Given request: Arrange the records, from the line that contains "From the photo, is" through the end of the records, as a two-column CSV with columns named input and output. Give one row per record, with its text and its answer each in one quoted field, turn line breaks into spaces, and leave out the pictures.

[Lines of data]

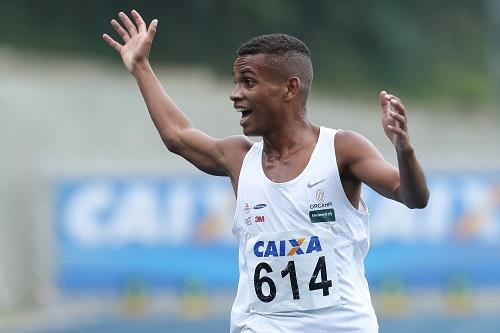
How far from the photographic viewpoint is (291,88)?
5758 mm

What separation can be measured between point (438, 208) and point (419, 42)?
3.46m

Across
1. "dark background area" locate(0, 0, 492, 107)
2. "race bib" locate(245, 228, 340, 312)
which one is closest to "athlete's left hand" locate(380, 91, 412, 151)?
"race bib" locate(245, 228, 340, 312)

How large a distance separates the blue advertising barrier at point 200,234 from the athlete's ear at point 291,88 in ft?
39.9

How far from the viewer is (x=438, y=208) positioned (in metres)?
18.8

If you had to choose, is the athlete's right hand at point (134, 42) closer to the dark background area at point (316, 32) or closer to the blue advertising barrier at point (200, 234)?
the blue advertising barrier at point (200, 234)

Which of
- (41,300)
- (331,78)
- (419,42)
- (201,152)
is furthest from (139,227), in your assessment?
(201,152)

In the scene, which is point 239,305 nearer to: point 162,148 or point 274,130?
point 274,130

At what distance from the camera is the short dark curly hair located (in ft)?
18.7

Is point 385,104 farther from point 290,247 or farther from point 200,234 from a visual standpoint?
point 200,234

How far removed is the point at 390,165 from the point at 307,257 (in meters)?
0.56

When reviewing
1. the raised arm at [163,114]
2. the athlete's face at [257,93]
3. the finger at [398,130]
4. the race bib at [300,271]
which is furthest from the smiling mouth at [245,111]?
the finger at [398,130]

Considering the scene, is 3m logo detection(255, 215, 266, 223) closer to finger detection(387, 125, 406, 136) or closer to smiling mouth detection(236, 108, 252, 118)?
smiling mouth detection(236, 108, 252, 118)

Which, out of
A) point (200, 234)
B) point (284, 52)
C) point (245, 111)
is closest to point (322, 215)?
point (245, 111)

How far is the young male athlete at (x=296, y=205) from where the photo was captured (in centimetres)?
545
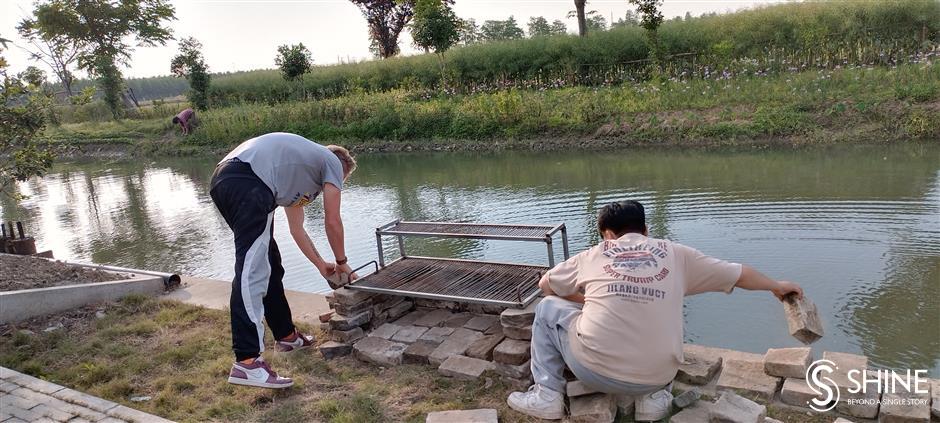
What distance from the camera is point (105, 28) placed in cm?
3312

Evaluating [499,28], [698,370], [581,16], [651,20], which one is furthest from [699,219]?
[499,28]

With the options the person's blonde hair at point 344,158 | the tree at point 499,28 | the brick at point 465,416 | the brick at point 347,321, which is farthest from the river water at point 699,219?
the tree at point 499,28

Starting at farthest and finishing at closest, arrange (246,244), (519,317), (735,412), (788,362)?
(246,244) → (519,317) → (788,362) → (735,412)

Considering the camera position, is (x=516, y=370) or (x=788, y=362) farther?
(x=516, y=370)

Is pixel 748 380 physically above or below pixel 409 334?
below

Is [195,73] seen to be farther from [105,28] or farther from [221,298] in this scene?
[221,298]

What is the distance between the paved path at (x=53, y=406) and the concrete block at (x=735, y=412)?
268cm

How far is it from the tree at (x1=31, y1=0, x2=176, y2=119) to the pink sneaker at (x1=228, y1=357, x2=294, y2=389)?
3143 cm

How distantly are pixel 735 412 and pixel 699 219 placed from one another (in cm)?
530

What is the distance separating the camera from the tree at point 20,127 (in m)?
6.31

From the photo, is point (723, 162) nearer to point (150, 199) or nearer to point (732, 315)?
point (732, 315)

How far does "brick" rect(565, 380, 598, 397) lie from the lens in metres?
3.04

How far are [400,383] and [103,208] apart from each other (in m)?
12.1

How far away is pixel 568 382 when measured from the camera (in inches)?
125
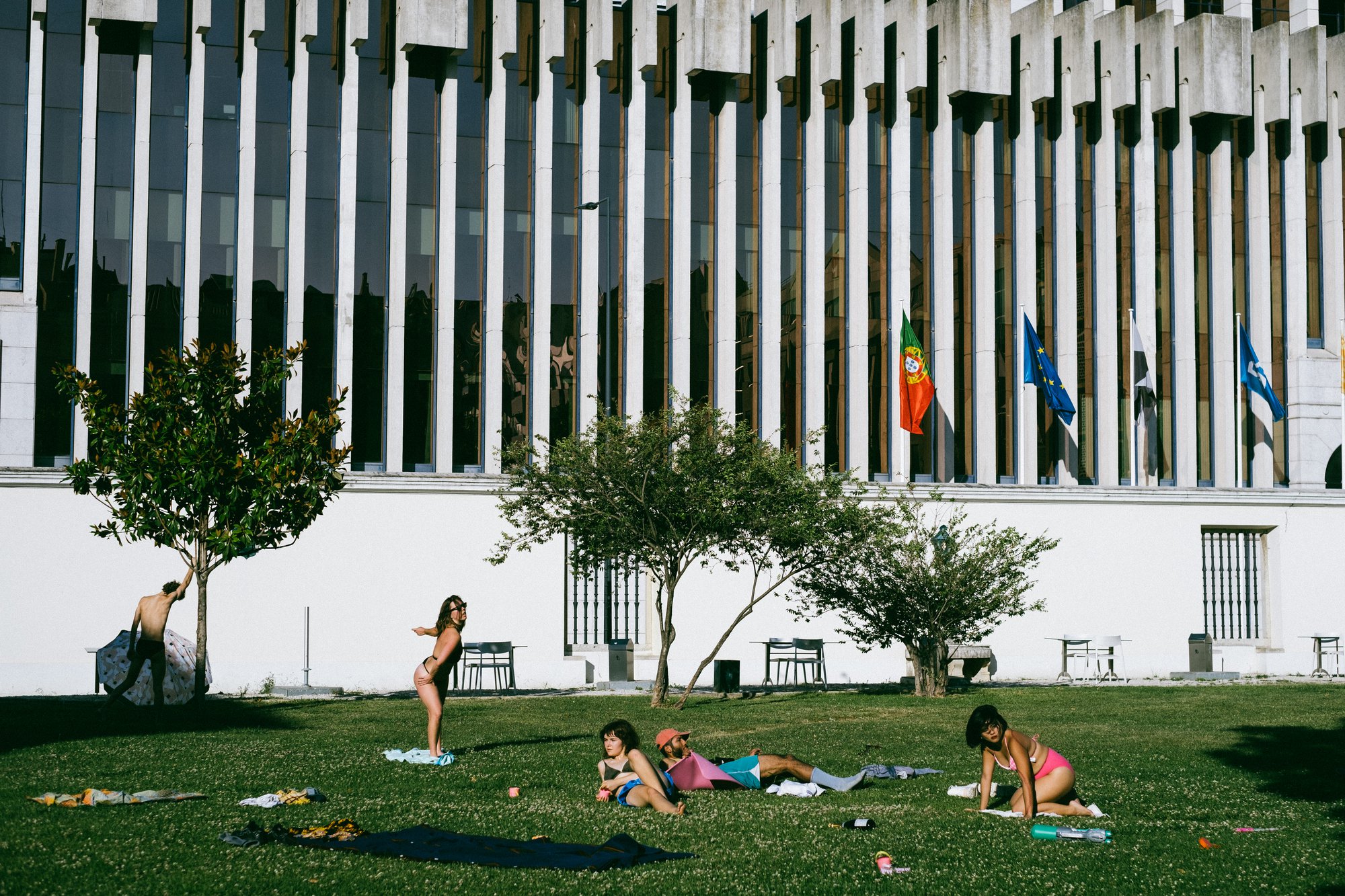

The result:
input,output
"From the photo, is point (723, 162) nearer to point (150, 199) or nearer to point (732, 315)?","point (732, 315)"
"How far does ""brick"" rect(565, 380, 598, 397) lie from the lens in metres?","3.04"
"How far are [400,383] and [103,208] apart from each other (in m)?","12.1"
"How far away is pixel 568 382 when measured from the camera (in inches)?","125"